Source records:
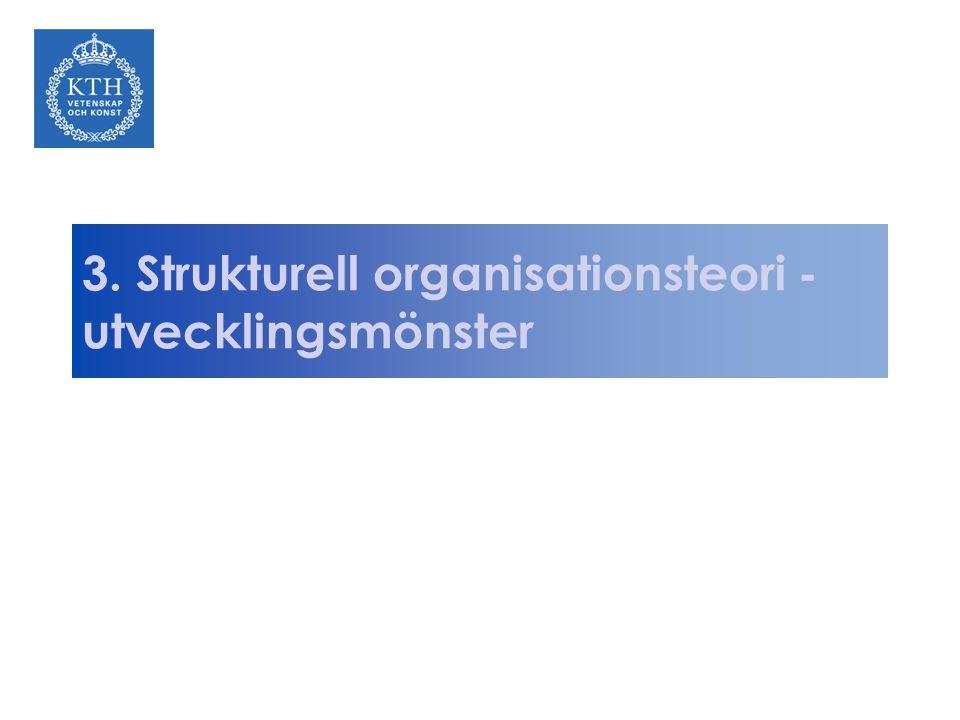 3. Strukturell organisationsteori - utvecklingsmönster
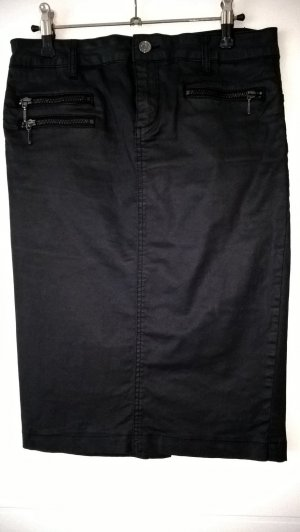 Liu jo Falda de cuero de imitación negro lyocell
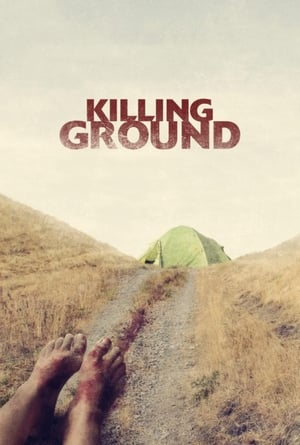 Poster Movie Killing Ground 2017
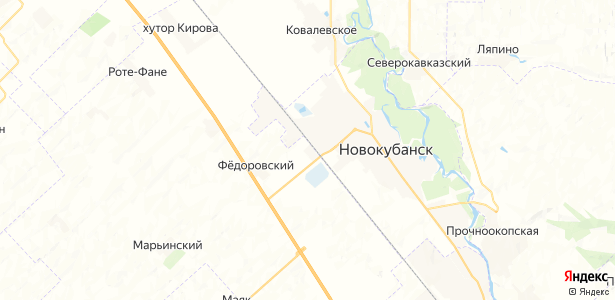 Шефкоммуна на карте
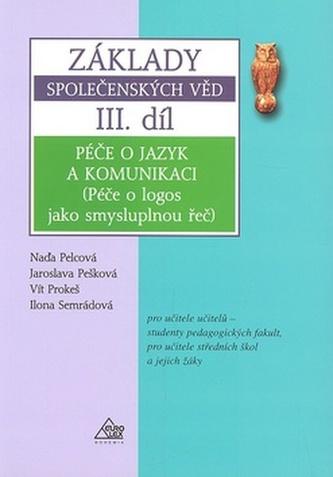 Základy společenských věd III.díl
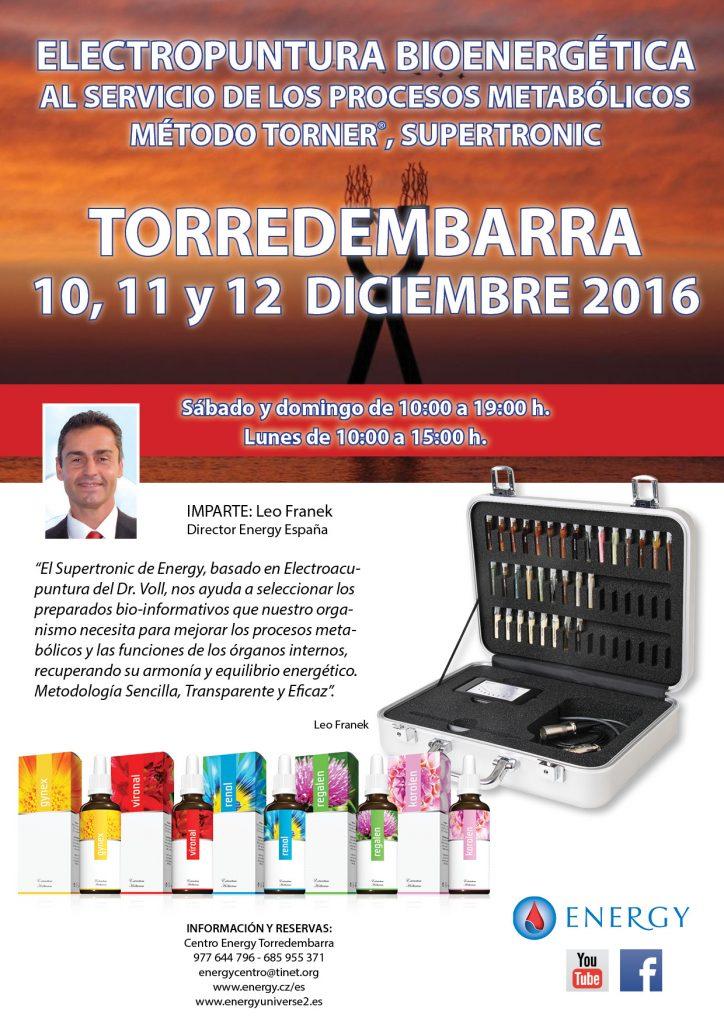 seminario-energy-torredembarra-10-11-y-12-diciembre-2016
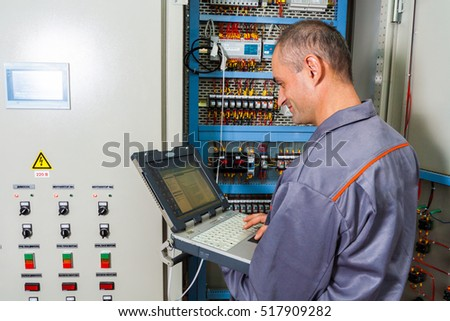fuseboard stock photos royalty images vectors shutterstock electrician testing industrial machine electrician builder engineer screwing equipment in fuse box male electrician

● YOUR ASSIGNMENT: The entries above need to be transcribed exactly, with the images left out.

● EXERCISE SOLUTION:
 3. Strukturell organisationsteori - utvecklingsmönster
 Liu jo Falda de cuero de imitación negro lyocell
 Poster Movie Killing Ground 2017
 Шефкоммуна на карте
 Základy společenských věd III.díl
 seminario-energy-torredembarra-10-11-y-12-diciembre-2016
fuseboard stock photos royalty images vectors shutterstock electrician testing industrial machine electrician builder engineer screwing equipment in fuse box male electrician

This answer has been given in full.